WHAT IS NEEDED:
Copy out all of these records, replacing every "legend" with "key" and leaving everything else as it is.

┌──

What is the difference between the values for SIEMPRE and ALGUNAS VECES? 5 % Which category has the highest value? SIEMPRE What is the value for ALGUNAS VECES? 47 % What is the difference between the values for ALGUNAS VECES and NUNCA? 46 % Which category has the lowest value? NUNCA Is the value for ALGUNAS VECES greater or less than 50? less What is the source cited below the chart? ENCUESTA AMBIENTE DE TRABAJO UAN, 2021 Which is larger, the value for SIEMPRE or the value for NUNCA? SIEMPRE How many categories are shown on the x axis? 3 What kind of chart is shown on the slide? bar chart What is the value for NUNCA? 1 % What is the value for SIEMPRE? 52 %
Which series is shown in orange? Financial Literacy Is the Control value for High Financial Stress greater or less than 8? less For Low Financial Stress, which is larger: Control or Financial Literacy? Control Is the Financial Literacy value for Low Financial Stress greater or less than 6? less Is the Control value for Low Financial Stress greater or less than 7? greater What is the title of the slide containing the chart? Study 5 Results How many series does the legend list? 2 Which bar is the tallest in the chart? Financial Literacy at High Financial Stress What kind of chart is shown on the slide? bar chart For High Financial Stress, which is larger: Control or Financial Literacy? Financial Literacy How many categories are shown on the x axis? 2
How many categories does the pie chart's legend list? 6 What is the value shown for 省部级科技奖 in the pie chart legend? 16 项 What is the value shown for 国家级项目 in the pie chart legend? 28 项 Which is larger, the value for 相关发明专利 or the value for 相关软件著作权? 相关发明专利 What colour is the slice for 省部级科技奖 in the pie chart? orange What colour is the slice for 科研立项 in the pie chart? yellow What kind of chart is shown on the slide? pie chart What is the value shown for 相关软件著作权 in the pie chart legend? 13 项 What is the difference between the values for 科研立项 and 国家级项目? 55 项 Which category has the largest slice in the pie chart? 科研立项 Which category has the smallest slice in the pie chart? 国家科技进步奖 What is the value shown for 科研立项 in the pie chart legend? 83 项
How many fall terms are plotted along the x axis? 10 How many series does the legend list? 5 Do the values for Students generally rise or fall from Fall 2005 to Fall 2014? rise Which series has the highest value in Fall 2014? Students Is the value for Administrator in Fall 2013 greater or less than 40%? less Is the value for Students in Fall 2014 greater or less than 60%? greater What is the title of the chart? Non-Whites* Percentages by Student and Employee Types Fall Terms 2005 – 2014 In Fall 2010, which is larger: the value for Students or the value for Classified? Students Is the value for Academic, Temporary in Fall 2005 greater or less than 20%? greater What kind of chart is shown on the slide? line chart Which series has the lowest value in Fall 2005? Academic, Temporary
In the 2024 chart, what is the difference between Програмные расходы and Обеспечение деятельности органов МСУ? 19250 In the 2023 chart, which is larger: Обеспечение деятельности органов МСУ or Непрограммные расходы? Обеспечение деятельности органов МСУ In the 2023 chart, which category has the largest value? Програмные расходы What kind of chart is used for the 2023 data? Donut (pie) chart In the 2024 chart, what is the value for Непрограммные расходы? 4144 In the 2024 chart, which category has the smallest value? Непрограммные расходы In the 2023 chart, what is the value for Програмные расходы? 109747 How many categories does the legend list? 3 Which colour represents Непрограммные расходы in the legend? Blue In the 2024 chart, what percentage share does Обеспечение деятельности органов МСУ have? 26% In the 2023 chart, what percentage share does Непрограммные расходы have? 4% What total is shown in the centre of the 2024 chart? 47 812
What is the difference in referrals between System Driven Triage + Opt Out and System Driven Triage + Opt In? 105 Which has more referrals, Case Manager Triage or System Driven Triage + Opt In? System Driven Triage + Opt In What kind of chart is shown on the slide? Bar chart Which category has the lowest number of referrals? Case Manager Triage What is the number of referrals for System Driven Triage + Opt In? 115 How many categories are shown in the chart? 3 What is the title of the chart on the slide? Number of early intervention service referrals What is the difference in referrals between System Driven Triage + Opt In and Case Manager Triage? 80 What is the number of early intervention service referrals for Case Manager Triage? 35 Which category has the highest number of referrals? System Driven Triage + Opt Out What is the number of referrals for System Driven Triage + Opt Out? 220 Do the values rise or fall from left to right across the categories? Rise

└──

RESULT:
What is the difference between the values for SIEMPRE and ALGUNAS VECES? 5 % Which category has the highest value? SIEMPRE What is the value for ALGUNAS VECES? 47 % What is the difference between the values for ALGUNAS VECES and NUNCA? 46 % Which category has the lowest value? NUNCA Is the value for ALGUNAS VECES greater or less than 50? less What is the source cited below the chart? ENCUESTA AMBIENTE DE TRABAJO UAN, 2021 Which is larger, the value for SIEMPRE or the value for NUNCA? SIEMPRE How many categories are shown on the x axis? 3 What kind of chart is shown on the slide? bar chart What is the value for NUNCA? 1 % What is the value for SIEMPRE? 52 %
Which series is shown in orange? Financial Literacy Is the Control value for High Financial Stress greater or less than 8? less For Low Financial Stress, which is larger: Control or Financial Literacy? Control Is the Financial Literacy value for Low Financial Stress greater or less than 6? less Is the Control value for Low Financial Stress greater or less than 7? greater What is the title of the slide containing the chart? Study 5 Results How many series does the key list? 2 Which bar is the tallest in the chart? Financial Literacy at High Financial Stress What kind of chart is shown on the slide? bar chart For High Financial Stress, which is larger: Control or Financial Literacy? Financial Literacy How many categories are shown on the x axis? 2
How many categories does the pie chart's key list? 6 What is the value shown for 省部级科技奖 in the pie chart key? 16 项 What is the value shown for 国家级项目 in the pie chart key? 28 项 Which is larger, the value for 相关发明专利 or the value for 相关软件著作权? 相关发明专利 What colour is the slice for 省部级科技奖 in the pie chart? orange What colour is the slice for 科研立项 in the pie chart? yellow What kind of chart is shown on the slide? pie chart What is the value shown for 相关软件著作权 in the pie chart key? 13 项 What is the difference between the values for 科研立项 and 国家级项目? 55 项 Which category has the largest slice in the pie chart? 科研立项 Which category has the smallest slice in the pie chart? 国家科技进步奖 What is the value shown for 科研立项 in the pie chart key? 83 项
How many fall terms are plotted along the x axis? 10 How many series does the key list? 5 Do the values for Students generally rise or fall from Fall 2005 to Fall 2014? rise Which series has the highest value in Fall 2014? Students Is the value for Administrator in Fall 2013 greater or less than 40%? less Is the value for Students in Fall 2014 greater or less than 60%? greater What is the title of the chart? Non-Whites* Percentages by Student and Employee Types Fall Terms 2005 – 2014 In Fall 2010, which is larger: the value for Students or the value for Classified? Students Is the value for Academic, Temporary in Fall 2005 greater or less than 20%? greater What kind of chart is shown on the slide? line chart Which series has the lowest value in Fall 2005? Academic, Temporary
In the 2024 chart, what is the difference between Програмные расходы and Обеспечение деятельности органов МСУ? 19250 In the 2023 chart, which is larger: Обеспечение деятельности органов МСУ or Непрограммные расходы? Обеспечение деятельности органов МСУ In the 2023 chart, which category has the largest value? Програмные расходы What kind of chart is used for the 2023 data? Donut (pie) chart In the 2024 chart, what is the value for Непрограммные расходы? 4144 In the 2024 chart, which category has the smallest value? Непрограммные расходы In the 2023 chart, what is the value for Програмные расходы? 109747 How many categories does the key list? 3 Which colour represents Непрограммные расходы in the key? Blue In the 2024 chart, what percentage share does Обеспечение деятельности органов МСУ have? 26% In the 2023 chart, what percentage share does Непрограммные расходы have? 4% What total is shown in the centre of the 2024 chart? 47 812
What is the difference in referrals between System Driven Triage + Opt Out and System Driven Triage + Opt In? 105 Which has more referrals, Case Manager Triage or System Driven Triage + Opt In? System Driven Triage + Opt In What kind of chart is shown on the slide? Bar chart Which category has the lowest number of referrals? Case Manager Triage What is the number of referrals for System Driven Triage + Opt In? 115 How many categories are shown in the chart? 3 What is the title of the chart on the slide? Number of early intervention service referrals What is the difference in referrals between System Driven Triage + Opt In and Case Manager Triage? 80 What is the number of early intervention service referrals for Case Manager Triage? 35 Which category has the highest number of referrals? System Driven Triage + Opt Out What is the number of referrals for System Driven Triage + Opt Out? 220 Do the values rise or fall from left to right across the categories? Rise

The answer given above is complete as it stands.